## INFORMATION SUPPLIED
Segment Open
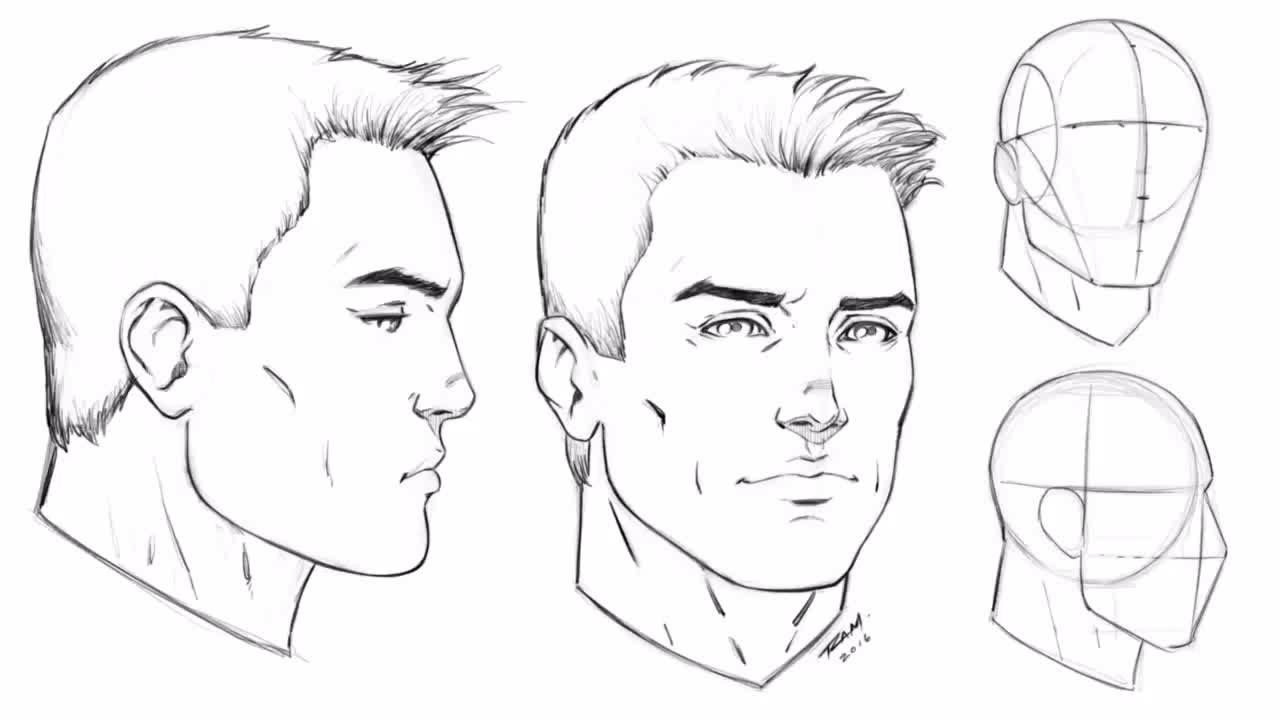 How To Draw The Male Face Angle And Profile View Step By Step Youtube Drawings Male Face Face Angles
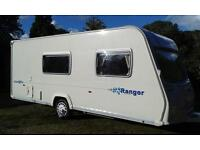 Bailey Ranger 510/4 Model 2007 series 5 Excellent condition With Full Awning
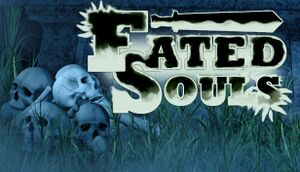 Fated Souls cover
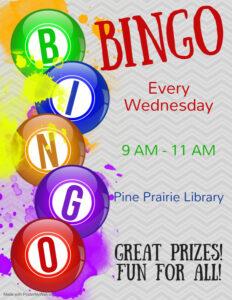 Pine Prairie-Bingo @ Pine Prairie Library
Segment Closed
## WHAT YOU ARE ASKED TO DO
Copy exactly the lines from the line that holds "Fated Souls cover" to the end of the listing, both included. Leave the pictures out.

## WRITTEN SOLUTION
 Fated Souls cover
 Pine Prairie-Bingo @ Pine Prairie Library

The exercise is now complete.